鞄の中から財布を見つけ、キャッシュカードを取り出し店員にローンが組めるか調べるように手渡した。
私「やめてください!!私のカードですよ!!」
店員はかなり動揺し、挙動不審になっていた。
Y「調べるだけなら犯罪にならないですよね?早く調べて下さい」
売り上げをあげたい店員は渋々カードを照会にかける
店員「カードの持ち主様は今までローンを組んだ実績がございませんので、問題なく審査が通ります」
Y「契約をお願いします」
私「私は関係ない。契約書も書かない。私の名前を勝手に使う事は犯罪ですよ」
Y「良いから書けよ!!店に迷惑かけるな!!」
私「お店に迷惑かかろうと私には関係ない。絶対に知らないから」
Y「今日中にもう一度来ます」
Yに引きずられ店の外に出て、建物の影に隠れる場所に連れて行かれ
Y「何考えてんだよ!!早く契約書かけよ」
私「私は知らないって言った。お金が必要なら自分で用意してとも言った。私に押し付けないで」
Yは怒りに任せて腹など服で隠れる場所をひたすら殴る蹴るをしてきた。
それでも私は頑なに断り続けた。
Yの怒りは頂点に達し、「顔を殴っても良いんだぞ!!」と言ってきた。
私「好きにすれば?何があろうと私は知らないから。早く別れてよ」
しかしボコボコにされ結局、契約書にサインをさせられてしまうのだ。
ローンは組みたくなかったので、店員にYに内緒で現金一括で支払いたいがカードの限度額が一日100万までになっていると相談すると1週間期限をくれた。

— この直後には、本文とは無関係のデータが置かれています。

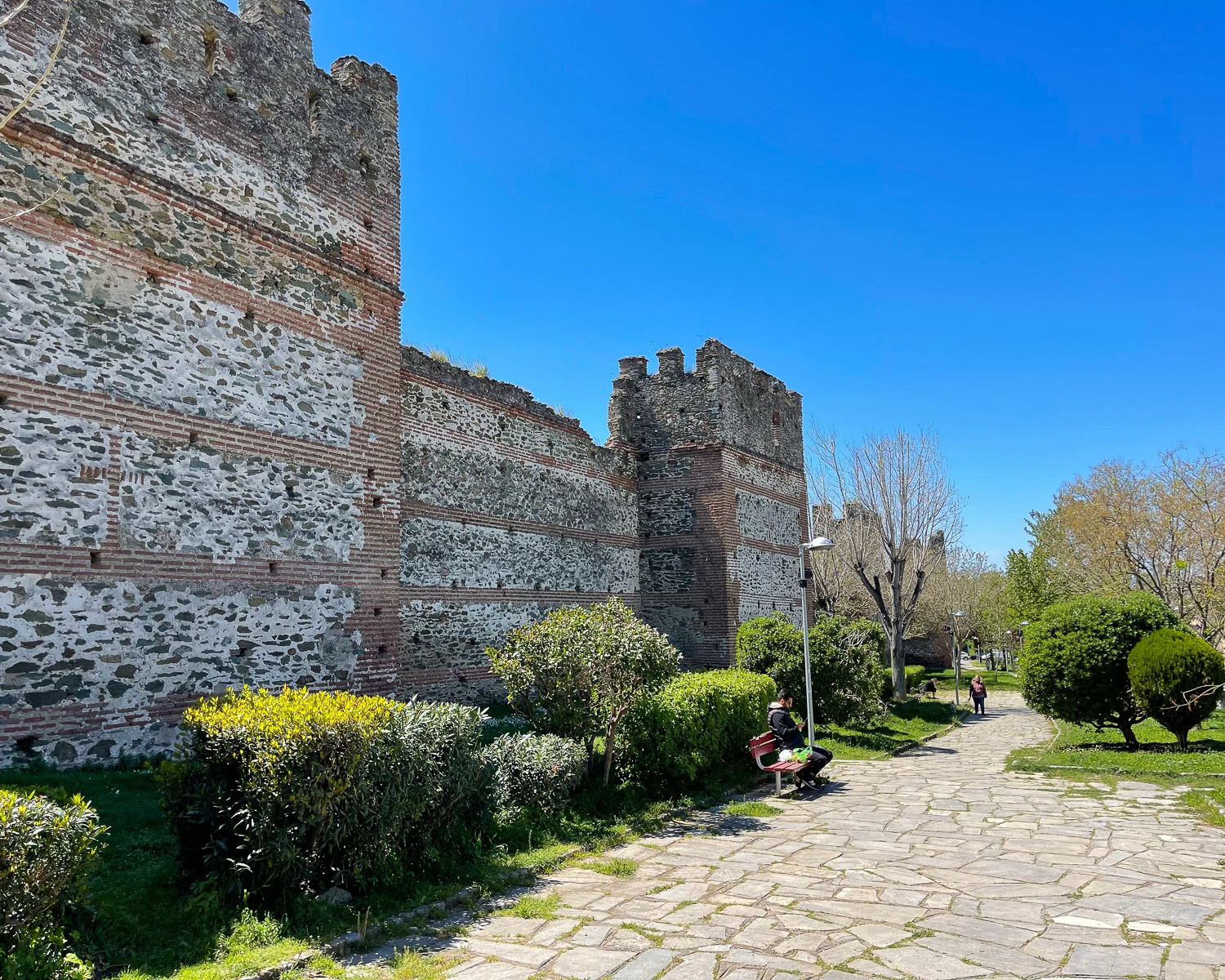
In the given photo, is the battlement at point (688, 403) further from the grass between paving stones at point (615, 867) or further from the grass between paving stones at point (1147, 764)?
the grass between paving stones at point (615, 867)

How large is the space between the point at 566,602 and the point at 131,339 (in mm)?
10467

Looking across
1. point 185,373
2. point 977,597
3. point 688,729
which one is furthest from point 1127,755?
point 977,597

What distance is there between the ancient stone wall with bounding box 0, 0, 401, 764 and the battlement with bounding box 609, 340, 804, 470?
402 inches

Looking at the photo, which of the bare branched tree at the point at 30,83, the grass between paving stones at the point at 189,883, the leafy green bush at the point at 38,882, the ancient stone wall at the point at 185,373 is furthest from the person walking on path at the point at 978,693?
the bare branched tree at the point at 30,83

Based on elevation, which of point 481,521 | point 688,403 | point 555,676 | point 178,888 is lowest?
point 178,888

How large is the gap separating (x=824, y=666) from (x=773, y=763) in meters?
5.39

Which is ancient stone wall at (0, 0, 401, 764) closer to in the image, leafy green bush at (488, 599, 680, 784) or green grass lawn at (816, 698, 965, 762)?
leafy green bush at (488, 599, 680, 784)

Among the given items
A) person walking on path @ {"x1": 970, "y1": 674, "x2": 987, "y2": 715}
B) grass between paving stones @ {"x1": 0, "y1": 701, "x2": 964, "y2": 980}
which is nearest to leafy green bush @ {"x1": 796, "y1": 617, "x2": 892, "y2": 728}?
grass between paving stones @ {"x1": 0, "y1": 701, "x2": 964, "y2": 980}

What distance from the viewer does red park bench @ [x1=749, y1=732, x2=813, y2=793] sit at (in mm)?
9688

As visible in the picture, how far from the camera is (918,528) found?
2072cm

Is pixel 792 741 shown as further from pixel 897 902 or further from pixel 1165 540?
pixel 1165 540

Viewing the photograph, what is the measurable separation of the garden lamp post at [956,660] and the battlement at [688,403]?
10.0 meters

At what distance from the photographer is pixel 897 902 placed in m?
5.47

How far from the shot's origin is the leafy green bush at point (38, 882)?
3.74 m
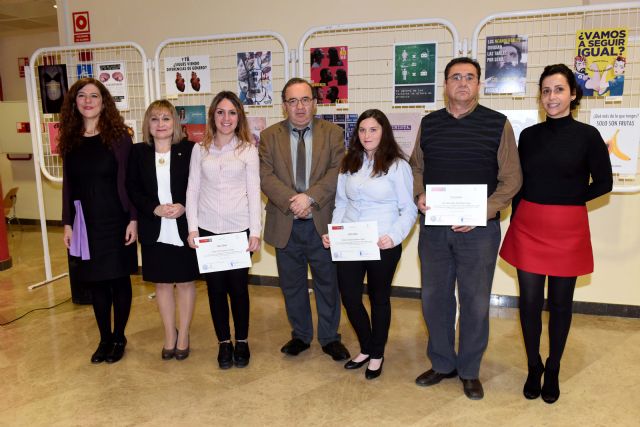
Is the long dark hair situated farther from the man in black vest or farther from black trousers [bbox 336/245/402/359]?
black trousers [bbox 336/245/402/359]

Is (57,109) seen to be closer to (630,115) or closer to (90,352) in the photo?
(90,352)

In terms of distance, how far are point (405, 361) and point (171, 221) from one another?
168 centimetres

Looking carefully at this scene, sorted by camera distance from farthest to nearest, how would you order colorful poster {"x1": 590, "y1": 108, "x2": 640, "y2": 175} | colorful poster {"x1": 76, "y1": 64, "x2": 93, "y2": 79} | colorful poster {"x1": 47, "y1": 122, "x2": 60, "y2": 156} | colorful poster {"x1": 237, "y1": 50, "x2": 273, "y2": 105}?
1. colorful poster {"x1": 76, "y1": 64, "x2": 93, "y2": 79}
2. colorful poster {"x1": 47, "y1": 122, "x2": 60, "y2": 156}
3. colorful poster {"x1": 237, "y1": 50, "x2": 273, "y2": 105}
4. colorful poster {"x1": 590, "y1": 108, "x2": 640, "y2": 175}

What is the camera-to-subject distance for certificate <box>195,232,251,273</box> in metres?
2.90

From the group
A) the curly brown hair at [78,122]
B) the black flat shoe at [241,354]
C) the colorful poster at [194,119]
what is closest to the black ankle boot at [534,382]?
the black flat shoe at [241,354]

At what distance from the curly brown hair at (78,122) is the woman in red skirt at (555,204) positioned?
7.72 feet

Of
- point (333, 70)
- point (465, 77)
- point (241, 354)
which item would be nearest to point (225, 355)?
point (241, 354)

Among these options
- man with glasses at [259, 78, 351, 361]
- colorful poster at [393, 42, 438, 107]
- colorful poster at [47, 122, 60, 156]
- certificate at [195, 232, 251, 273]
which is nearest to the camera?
certificate at [195, 232, 251, 273]

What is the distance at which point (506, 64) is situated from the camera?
3.68 metres

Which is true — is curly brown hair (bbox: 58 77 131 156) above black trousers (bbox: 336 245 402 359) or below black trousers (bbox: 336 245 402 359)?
→ above

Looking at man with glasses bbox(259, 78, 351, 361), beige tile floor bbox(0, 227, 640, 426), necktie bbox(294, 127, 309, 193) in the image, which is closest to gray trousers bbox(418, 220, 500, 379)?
beige tile floor bbox(0, 227, 640, 426)

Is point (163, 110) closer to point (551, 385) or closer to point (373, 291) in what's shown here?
point (373, 291)

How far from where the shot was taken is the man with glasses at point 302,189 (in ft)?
9.92

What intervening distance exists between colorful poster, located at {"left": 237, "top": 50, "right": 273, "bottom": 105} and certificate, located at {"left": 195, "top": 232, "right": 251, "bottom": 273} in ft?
5.65
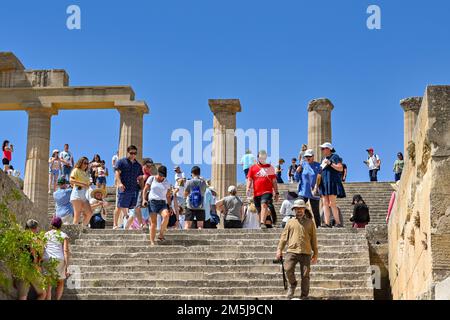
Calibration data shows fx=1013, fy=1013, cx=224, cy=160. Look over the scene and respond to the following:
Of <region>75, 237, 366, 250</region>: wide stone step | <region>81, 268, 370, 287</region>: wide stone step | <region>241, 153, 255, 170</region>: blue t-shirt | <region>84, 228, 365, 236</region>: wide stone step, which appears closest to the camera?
<region>81, 268, 370, 287</region>: wide stone step

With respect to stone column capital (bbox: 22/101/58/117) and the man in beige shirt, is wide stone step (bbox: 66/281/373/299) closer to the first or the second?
the man in beige shirt

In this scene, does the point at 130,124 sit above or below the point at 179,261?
above

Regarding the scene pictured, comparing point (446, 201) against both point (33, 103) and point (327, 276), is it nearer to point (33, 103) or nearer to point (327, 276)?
point (327, 276)

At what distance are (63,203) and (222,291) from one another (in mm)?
5899

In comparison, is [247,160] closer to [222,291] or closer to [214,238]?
[214,238]

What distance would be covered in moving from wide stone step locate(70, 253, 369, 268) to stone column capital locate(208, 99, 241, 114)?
13986 millimetres

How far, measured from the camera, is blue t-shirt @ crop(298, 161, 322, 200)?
1736 cm

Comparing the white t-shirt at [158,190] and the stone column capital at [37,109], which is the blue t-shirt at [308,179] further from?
the stone column capital at [37,109]

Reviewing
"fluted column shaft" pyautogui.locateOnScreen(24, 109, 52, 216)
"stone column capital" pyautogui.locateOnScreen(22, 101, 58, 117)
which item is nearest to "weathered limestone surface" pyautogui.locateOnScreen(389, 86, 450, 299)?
"fluted column shaft" pyautogui.locateOnScreen(24, 109, 52, 216)

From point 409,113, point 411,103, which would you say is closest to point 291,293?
point 409,113

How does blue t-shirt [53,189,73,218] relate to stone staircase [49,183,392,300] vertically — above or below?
above

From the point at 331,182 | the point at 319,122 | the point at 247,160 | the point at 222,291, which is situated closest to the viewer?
the point at 222,291

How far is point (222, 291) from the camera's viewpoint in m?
13.8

Yには毎月5万私に返済し返済が出来ない場合は私名義に名義変更し、私の車にすると約束させたが返済されたのは月3万で数回のみだけだった。
本当に助けて欲しかった。
Yと離れられる方法をお金を払ってでも教えて欲しかった。
悔しくて悲しくて惨めだった。
簡単に稼いだお金じゃない。
私が一生懸命働いて貯めたお金だ。
なんでいつもYに取られないといけないんだ。
自分が惨めで惨めで仕方なく、殴られた痛みも重なり一晩中泣いて過ごした。
日数がたち遂に人事発令が正式に発表となった。